Once a dataset is in the system, it is imperative that it be easy to access, visualize, analyze, convert and export. We are integrating support for OME into our core software packages to provide biologists with several options for data interaction.

We are developing client-side tools to handle two distinct scenarios:

  1. Working with images from an OME database.
  2. Working with OME-TIFF files on disk.

Once a dataset has been imported into an OME database (the first scenario), it can be visualized and analyzed by server-side OME tools such as the OME web client's SVG viewer, or processed with any of the OME analysis modules. In addition, client-side tools built to interact with an OME database can access the images.


Accessing data with the OME web client

Because the database quickly becomes populated with thousands of images, there must be a clean and simple searching and browsing tool for locating and selecting images from within the database. The idea is analagous to a file chooser for selecting a file to load from disk, only instead it is selecting a dataset from within OME.

Josiah Johnston and other OME developers have created an OME web client that provides such a search interface. The web client allows access to images in their original formats (OME-TIFF in the case of datasets acquired by WiscScan), allowing the OME system to function as a "smart" file server. It also provides several other features, such as visualization, annotation, classification, automated image analysis, and export to OME-XML format. One of our projects is the enhancement of the web client with more intuitive navigation, and the addition of more powerful search criteria.


Accessing data with client software

We also wish to provide direct access to OME databases through client software such as ImageJ and VisBio, through the use of the OME-Java API for remote access to OME. We have implemented a simple data browser interface for use within our OME plugins for ImageJ, which provide search capabilities and allows the user to select images to download for more in-depth visualization and analysis within ImageJ. We plan to utilize a similar interface within VisBio.

We have also linked the OME web client with VisBio—when viewing an image within the OME web client, clicking the "View Image in VisBio" link will launch VisBio using Java Web Start technology, automatically downloading the image for visualization and analysis. This feature is available in the OME 2.6.0 release.

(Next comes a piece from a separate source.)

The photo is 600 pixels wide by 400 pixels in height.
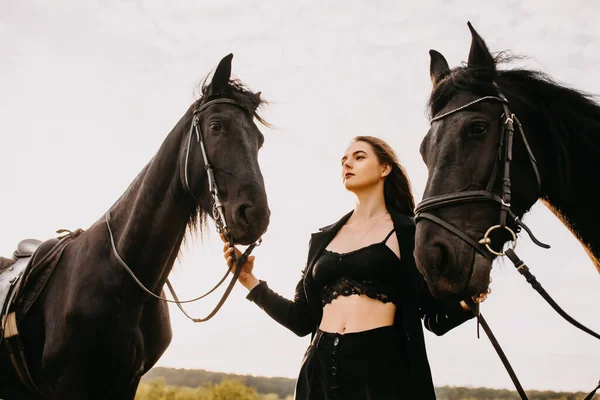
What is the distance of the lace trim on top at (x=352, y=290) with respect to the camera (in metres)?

Our ultimate goal is for the conduit between OME and our client-side software to be complete enough for datasets to be searched, browsed, downloaded, edited, then committed back to the database under the name of the user who made the changes.

Lastly, anything our client software can do with images from an OME database, we also want to allow with OME-TIFF files on disk (the second scenario above). Since OME-TIFF datasets are completely self-contained (all metadata relevant to the dataset is included, including hardware parameters and experimenter information), our client software should be able to work with them regardless of the presence of an actual OME database.